TEXTO MOSTRADO:
'''

Publicaciones | Francesc Torralba, filósofo
De lo líquido a lo volátil (II)
La ingravidez solitaria
La
transición de lo líquido a lo gaseoso merece una especial atención. El líquido
fluye y se percibe con los ojos. Uno puede meter la mano él y experimentar el
frescor del agua. No puede sostenerse un edificio sobre lo que es líquido, pero
se sabe dónde ubicarlo y se sabe cómo sortearlo si conviene. Lo líquido está
trazado en un mapa, ocupa un espacio y un volumen.
Lo
propio del estado gaseoso es, en cambio, el carácter volátil e imperceptible de
su realidad. También ocupa un espacio y tiene un volumen, pero no se percibe
con la sensibilidad humana. Cuando el agua se evapora, las moléculas de
hidrógeno y de oxígeno se sostienen en el aire, pero es imposible percibirlas
con el ojo humano. Están ahí, pero no podemos tocarlas. Necesitamos el aire
para poder respirar, pero no lo percibimos. El pez necesita el agua para poder
vivir, pero no lo percibe; es su medio vital.
La muerte de Dios cambia radicalmente la situación del ser humano en el mundo. Se queda en él sin direccionalidad, pero también si asidero
No
es posible identificar, a simple vista, donde empieza y donde termina lo
gaseoso. Necesitamos aire para vivir, pero no lo experimentamos, salvo cuando
sopla el viento. Lo sólido nos sostiene, nos aguanta. En el medio acuoso sólo
podemos permanecer, si sabemos nadar; mientras que en el estadio gaseoso,
caemos en todas direcciones. Se produce la sensación de ingravidez.

'''

EJERCICIO PROPUESTO 1:
Por favor, renombra "SVG" como "PNG" y escribe de nuevo las entradas desde la primera línea hasta la línea con "<instances>", ambas incluidas, sin cambiar nada más.
EJERCICIO PROPUESTO 2:
Prolonga el texto sobre el paso de lo líquido a lo gaseoso a partir de su última frase.

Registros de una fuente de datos
'''

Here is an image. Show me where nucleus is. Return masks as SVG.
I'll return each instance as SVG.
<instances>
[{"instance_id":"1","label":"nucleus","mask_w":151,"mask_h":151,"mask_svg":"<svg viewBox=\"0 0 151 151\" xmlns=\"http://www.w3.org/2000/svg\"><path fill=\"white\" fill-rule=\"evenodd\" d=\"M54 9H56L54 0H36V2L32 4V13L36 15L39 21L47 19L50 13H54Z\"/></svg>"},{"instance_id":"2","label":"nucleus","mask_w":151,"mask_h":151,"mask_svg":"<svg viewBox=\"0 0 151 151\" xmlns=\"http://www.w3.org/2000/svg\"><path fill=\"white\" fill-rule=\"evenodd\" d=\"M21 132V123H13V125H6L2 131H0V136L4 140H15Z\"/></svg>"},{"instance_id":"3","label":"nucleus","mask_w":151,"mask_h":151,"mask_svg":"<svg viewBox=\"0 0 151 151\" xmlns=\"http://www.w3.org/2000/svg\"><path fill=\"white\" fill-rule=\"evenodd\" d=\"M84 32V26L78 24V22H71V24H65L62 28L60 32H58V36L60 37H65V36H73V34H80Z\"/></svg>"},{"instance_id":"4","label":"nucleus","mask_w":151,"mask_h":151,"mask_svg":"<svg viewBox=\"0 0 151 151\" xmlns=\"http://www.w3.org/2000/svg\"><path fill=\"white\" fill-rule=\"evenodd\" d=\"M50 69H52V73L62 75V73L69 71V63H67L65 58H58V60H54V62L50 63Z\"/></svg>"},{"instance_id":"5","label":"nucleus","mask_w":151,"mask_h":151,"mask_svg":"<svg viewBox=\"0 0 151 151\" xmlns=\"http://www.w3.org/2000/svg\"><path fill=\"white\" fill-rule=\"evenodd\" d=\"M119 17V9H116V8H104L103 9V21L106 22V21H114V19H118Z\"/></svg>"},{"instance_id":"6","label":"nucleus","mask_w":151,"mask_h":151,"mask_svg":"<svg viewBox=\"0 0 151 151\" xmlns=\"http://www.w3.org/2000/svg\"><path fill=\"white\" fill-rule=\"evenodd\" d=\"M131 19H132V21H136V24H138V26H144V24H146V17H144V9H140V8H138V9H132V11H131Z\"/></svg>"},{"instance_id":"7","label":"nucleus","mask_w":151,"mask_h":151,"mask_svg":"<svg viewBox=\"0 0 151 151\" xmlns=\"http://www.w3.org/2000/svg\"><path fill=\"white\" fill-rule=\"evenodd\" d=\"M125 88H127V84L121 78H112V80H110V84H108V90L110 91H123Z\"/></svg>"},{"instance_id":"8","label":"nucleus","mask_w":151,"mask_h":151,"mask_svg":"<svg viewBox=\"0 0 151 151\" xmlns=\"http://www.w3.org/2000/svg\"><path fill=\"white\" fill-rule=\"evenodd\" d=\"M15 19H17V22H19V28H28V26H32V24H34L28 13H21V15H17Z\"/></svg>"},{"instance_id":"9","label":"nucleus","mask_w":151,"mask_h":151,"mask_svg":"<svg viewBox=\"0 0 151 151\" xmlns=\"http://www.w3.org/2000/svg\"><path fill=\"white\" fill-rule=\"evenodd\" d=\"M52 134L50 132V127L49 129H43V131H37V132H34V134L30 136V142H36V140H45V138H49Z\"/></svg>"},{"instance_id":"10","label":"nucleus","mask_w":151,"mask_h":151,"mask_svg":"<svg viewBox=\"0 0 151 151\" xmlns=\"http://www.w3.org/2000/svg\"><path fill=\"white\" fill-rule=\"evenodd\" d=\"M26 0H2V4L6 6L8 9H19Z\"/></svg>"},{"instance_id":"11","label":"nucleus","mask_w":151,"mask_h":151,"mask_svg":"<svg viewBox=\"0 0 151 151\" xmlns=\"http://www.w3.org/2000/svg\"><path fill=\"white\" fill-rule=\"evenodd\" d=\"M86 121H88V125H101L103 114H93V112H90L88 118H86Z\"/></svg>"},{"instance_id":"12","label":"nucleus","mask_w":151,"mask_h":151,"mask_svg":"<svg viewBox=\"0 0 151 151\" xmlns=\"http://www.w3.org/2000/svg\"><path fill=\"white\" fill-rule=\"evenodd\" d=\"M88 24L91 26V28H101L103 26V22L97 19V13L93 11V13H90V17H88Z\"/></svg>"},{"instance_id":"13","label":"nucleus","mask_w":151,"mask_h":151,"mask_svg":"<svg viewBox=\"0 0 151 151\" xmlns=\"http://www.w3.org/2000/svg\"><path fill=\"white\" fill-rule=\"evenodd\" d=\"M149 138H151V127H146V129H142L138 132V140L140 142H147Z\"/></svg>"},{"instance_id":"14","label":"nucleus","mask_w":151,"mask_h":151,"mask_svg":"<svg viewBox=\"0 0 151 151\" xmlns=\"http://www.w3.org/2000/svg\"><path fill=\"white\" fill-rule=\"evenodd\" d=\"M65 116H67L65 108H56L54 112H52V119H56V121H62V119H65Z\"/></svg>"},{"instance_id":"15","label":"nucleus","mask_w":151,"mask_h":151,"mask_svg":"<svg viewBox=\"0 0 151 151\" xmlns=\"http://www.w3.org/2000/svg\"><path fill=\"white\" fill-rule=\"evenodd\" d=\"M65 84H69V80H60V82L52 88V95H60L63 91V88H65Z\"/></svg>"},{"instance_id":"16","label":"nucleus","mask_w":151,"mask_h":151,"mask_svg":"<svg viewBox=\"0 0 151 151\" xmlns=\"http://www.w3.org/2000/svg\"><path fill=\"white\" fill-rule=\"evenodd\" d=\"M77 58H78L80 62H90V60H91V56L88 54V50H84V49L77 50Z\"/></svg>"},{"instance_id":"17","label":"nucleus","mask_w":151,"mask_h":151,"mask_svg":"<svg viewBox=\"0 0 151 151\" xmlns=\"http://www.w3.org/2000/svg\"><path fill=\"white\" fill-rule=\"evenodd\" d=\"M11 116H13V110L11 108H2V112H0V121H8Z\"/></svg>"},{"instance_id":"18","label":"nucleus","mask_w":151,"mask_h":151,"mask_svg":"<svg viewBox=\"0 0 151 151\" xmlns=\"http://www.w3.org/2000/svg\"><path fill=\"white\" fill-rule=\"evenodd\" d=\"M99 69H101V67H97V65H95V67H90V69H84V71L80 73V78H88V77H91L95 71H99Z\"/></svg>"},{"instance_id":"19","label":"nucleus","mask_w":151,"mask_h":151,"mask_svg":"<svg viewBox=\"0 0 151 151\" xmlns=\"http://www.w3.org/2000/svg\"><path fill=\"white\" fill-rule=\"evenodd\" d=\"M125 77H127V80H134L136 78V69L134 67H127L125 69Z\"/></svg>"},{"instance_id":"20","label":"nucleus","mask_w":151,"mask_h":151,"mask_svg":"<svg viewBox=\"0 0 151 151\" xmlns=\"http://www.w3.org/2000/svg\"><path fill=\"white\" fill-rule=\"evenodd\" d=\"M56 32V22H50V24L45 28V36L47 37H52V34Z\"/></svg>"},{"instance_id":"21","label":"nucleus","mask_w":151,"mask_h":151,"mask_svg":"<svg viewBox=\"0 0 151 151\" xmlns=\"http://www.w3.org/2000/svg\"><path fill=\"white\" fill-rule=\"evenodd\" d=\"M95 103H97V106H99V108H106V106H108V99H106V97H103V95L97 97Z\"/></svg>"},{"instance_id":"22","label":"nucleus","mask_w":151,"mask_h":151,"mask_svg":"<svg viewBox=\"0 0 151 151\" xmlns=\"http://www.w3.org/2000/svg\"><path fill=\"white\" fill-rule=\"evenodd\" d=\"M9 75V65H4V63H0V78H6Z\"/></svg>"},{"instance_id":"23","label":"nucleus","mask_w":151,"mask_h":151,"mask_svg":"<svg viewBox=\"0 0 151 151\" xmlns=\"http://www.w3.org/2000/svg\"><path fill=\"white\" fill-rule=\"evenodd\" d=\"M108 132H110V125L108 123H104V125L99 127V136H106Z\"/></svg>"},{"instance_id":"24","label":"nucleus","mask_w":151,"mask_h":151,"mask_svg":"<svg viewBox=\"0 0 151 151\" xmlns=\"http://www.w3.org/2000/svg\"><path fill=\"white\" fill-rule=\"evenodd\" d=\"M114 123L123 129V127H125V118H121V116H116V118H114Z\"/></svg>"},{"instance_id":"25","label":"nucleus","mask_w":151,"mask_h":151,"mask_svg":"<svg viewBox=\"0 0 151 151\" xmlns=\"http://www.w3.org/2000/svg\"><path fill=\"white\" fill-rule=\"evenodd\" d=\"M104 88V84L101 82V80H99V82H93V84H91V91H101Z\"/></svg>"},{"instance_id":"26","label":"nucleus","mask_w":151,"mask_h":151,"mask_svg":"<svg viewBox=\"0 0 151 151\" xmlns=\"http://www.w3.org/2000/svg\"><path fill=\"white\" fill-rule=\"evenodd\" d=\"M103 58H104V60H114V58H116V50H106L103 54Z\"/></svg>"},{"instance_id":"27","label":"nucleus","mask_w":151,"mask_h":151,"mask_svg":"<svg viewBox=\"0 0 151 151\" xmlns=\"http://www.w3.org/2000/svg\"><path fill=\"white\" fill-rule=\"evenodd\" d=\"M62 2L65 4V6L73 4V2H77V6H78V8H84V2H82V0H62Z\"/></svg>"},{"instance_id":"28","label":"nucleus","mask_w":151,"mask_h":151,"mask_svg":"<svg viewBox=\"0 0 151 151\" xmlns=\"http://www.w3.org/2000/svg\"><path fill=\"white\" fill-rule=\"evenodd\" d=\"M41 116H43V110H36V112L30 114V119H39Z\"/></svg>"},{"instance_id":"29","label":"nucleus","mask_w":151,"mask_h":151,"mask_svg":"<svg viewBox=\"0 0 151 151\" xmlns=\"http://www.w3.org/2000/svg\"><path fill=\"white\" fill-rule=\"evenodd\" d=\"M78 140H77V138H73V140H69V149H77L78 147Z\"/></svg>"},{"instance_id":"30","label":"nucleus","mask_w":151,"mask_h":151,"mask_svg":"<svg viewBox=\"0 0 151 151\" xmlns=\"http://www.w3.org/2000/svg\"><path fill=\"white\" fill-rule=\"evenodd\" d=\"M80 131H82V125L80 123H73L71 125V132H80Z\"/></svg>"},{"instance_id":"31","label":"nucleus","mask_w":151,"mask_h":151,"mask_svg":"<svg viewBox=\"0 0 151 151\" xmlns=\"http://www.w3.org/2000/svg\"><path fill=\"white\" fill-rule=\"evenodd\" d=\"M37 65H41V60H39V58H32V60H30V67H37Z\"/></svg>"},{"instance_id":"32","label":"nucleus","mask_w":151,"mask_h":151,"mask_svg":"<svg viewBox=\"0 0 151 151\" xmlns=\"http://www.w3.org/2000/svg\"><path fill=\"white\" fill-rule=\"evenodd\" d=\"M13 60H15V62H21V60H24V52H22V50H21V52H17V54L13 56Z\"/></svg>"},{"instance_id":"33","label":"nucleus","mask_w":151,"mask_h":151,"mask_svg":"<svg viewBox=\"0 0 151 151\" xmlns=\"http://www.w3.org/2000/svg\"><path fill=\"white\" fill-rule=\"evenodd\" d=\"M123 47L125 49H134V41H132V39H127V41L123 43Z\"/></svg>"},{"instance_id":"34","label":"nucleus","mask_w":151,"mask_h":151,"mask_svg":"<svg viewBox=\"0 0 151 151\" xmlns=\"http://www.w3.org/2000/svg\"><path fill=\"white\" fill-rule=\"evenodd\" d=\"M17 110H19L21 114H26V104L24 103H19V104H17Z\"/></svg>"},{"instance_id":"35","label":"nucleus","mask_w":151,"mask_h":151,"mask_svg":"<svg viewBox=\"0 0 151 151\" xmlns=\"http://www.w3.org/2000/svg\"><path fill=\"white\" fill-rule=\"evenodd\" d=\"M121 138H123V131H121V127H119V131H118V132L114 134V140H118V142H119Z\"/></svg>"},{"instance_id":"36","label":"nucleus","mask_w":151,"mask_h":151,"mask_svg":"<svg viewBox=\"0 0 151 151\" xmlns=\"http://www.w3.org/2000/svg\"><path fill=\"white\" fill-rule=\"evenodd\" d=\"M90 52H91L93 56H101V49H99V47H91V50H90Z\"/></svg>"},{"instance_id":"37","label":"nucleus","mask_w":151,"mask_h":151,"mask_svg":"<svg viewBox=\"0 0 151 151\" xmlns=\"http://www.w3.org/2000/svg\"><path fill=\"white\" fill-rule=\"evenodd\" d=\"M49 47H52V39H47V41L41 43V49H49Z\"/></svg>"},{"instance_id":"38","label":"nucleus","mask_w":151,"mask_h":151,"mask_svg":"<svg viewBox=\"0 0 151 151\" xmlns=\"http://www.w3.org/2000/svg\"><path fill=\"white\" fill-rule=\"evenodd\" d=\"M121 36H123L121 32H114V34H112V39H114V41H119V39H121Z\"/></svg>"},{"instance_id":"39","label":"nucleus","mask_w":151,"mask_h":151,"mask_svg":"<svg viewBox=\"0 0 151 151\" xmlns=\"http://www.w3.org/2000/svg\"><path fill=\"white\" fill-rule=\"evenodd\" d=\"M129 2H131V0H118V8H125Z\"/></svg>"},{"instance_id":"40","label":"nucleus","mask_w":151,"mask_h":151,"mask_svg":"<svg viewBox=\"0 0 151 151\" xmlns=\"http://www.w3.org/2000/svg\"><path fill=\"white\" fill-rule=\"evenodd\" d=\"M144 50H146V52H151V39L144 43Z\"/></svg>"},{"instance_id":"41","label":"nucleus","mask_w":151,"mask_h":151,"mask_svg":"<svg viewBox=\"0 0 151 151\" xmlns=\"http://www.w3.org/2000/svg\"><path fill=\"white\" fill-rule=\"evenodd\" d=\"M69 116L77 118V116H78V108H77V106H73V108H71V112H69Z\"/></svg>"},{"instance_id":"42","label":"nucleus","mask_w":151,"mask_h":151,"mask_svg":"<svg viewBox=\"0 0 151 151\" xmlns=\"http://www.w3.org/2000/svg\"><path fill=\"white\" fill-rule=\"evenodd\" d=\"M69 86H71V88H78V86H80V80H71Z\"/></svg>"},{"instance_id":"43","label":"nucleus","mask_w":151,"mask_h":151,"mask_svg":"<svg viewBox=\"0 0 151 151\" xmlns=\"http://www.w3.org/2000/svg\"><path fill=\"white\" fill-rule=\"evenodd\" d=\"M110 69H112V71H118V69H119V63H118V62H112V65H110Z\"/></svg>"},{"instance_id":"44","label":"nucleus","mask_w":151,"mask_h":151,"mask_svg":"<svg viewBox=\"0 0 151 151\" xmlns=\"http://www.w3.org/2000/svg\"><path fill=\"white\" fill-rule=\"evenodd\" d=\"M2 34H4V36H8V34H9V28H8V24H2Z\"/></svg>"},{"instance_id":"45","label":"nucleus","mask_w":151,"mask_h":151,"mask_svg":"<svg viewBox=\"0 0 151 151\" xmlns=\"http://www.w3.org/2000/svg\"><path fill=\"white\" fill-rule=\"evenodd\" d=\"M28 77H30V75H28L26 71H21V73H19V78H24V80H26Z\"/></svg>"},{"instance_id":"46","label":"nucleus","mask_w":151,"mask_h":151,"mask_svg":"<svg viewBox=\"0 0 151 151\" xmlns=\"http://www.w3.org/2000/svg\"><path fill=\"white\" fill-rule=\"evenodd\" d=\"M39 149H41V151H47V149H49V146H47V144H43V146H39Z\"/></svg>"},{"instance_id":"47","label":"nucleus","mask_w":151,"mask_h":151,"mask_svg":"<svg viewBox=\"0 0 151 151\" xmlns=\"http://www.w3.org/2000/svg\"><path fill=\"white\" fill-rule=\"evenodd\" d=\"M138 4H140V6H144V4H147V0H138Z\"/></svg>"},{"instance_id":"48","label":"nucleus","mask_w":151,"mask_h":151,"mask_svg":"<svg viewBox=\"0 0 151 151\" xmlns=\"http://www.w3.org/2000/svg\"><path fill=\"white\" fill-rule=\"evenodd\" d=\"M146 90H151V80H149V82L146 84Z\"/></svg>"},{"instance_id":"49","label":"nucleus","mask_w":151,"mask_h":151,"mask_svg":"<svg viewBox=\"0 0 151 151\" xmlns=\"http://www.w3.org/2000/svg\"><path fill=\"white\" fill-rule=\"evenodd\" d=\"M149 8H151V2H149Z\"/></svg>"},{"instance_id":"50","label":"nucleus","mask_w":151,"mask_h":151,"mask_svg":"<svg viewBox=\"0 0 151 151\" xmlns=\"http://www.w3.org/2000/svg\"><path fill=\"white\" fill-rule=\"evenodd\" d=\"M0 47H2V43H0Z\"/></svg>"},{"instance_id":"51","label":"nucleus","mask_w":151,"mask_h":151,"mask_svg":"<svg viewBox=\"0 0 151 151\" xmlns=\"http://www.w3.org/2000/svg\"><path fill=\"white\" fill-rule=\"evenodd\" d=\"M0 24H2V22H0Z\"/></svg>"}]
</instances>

'''

RESPUESTA DEL EJERCICIO 1:
Here is an image. Show me where nucleus is. Return masks as PNG.
I'll return each instance as PNG.
<instances>

RESPUESTA DEL EJERCICIO 2:
Ésta
es la sensación que experimenta el ciudadano postmoderno cuando se queda sin
una tierra firma donde asentar sus pies; cuando lo que era líquido se evapora y
el navío que le mantenía a flote se volatiliza en mil partículas. Entonces ya
no le queda nada donde agarrarse; porque, de hecho, no queda nadie para
agarrarse. La tabla se ha desmenuzado, pero la identidad personal también. Esta
partícula consciente que flota en el espacio, que es el yo, experimenta el
fenómeno de la ingravidez.
El
ciudadano postmoderno se ha acostumbrado a lo leve, a lo fácil, a lo
masticable, a lo que no opone resistencia. Cualquier dificultad de orden
teórico, cualquier propuesta intelectual ardua, es rehusada. En la era de los
ciento cuarenta caracteres no hay margen para el pensamiento complejo. En la
civilización gaseosa, las obras culturales ya no tienen como finalidad dar que
pensar, subvertir el orden establecido, indignar al espectador. Su objetivo es
distraer, constituyen la gran ocasión para pasar la tarde del domingo. Este yo
volatilizado flota ingrávidamente, pero no sabe a dónde va, no tiene fuerza
para propulsar un movimiento propio, carece de voluntad.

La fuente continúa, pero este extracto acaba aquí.